Kutsallarımız bilime, materyalizme, felsefeye, arkeolojiye uymuyor söylemleriyle insanlar gittikçe kendi köküne atasına dedesine yabancılaştı. Gelenekten ve köylerinde yaşadığı otantik, Alevilikten neredeyse koptu.
Sözlü gelenek yorumlanırken referanslarımız olan ulu ozanlarımızın deyişlerinden sadece bazıları cımbızla seçildi, diğerleri görmezden gelindi. Darağacında bile yolundan dönmeyen, düşüncelerinden asla ödün vermeyen, biat etmeyen Pir Sultan’a bile deyişlerinde Takiyye yapmış denildi!
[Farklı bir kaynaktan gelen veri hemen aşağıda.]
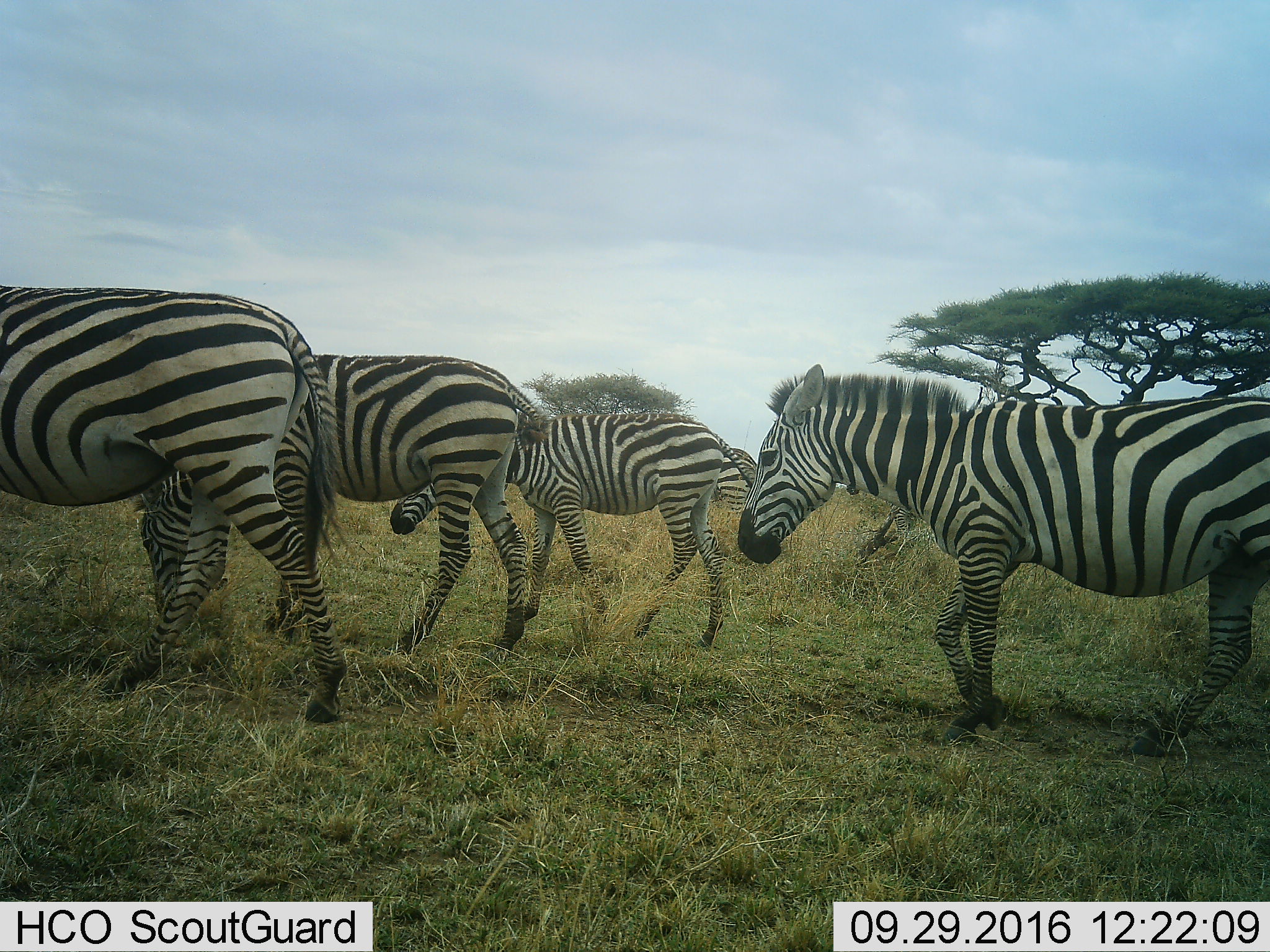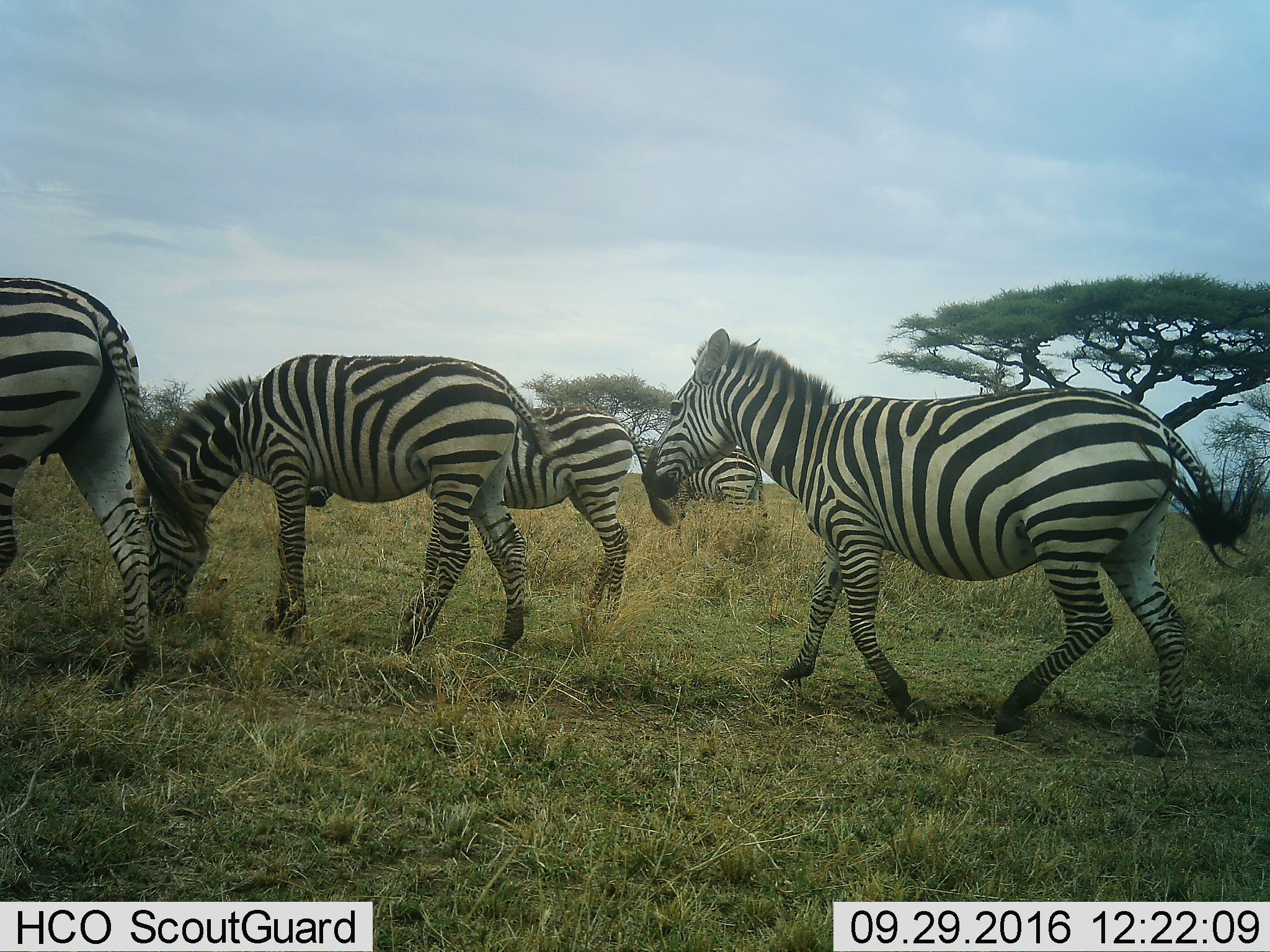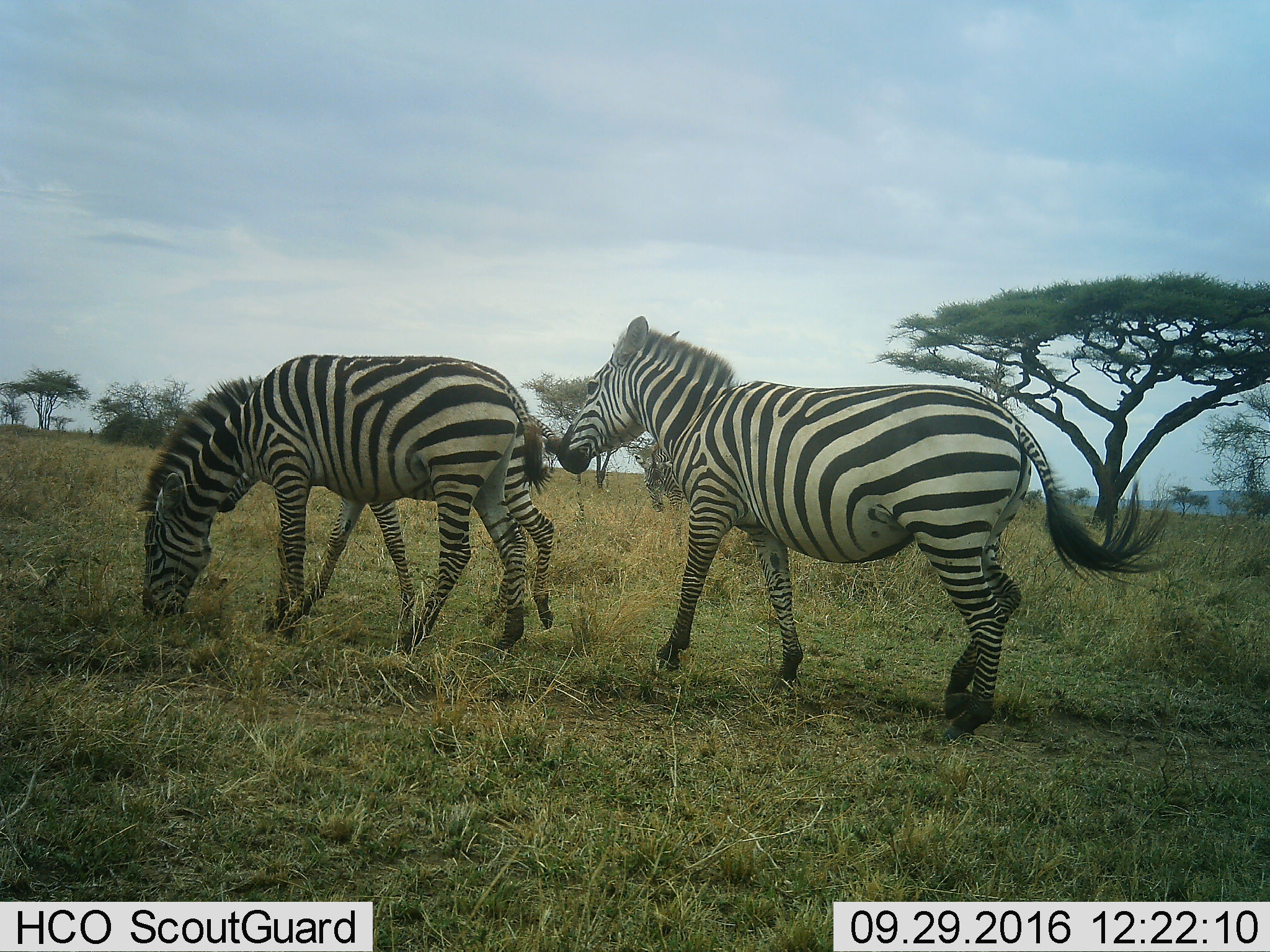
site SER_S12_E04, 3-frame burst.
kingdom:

Virani, Yemini, Hatati ve diğer ulularımızın hak kelamları görmezden gelindi.
Aleviliği modern yaşama ve kent koşullarına uyarlamak kabul görebilir ama Aleviliği modernize ediyoruz deyip sil baştan bir Alevilik yaratmaya çalışmak doğru değildir. Kainatın varoluş koşullarına dayanan ve Kâlu bela’dan bu tarafa kadar geldiğine inandığımız Aleviliğin temel taşlarıyla bu kadar oynanması yanlıştır.”
“İTİKATLI İNSANLAR OLDUĞU MÜDDETÇE BU YOL ASLA BİTMEYECEK”
Dede Metin Doğan, “Biz Hakkı insanın gönlüne indirgemişiz. Hallac-ı Mansur, Nesimi, Fazlullah, Daimi … En-el Hak dedi ama bugün bilenin de bilmeyenin de ham ervah’ın da En-el hak dediği bir noktaya geldik! Benliğin, kinin, kibirin, ikiliğin, inançsızlığın, itikatsızlığın, ikrarsızlığın olduğu bedende Hak tecelli edebilir mi? Gönül birliğinin olmadığı, çıkar kavgalarının, vitrin tartışmalarının sıkça rastlandığı, insanlara kolayca gerici veya ateist damgasının vurulduğu günümüzde, bu kadar basit mi En-el Hak ? Bir lokma bir hırka nerede kaldı?” dedi.
“CEMEVLERİMİZE GİREN KATİLLERE DUR DEYİP TEPKİ GÖSTERELİM”
“Dinleri ve inançları bir tarihçinin gözüyle Sümerler’deki tabletlerden, Babillerdeki zigguratlara kadar, Hamburabi kanunlarından kutsal kitaplara kadar karşılaştırıp yorumlayabilirsiniz” diyen Doğan, sözlerini şöyle tamamladı:
“Bir felsefeci gözüyle Neo Platonizm’le, Pysagor’la, diyalektik ile, idealizm ve metafizik düşünce anlayışı ile değerlendirebilirsiniz. Bir sosyolog gözüyle toplumsal etkileşimini inceleyebilirsiniz. İnançları neolitik çağlardan, ilkel komünal toplumlardan köleciliğe, feodalizme ve günümüz kapitalizm dönemine kadar değerlendirebilirsiniz ama Aleviliği illa ki bir yerlere yamamaya çalışmayın artık!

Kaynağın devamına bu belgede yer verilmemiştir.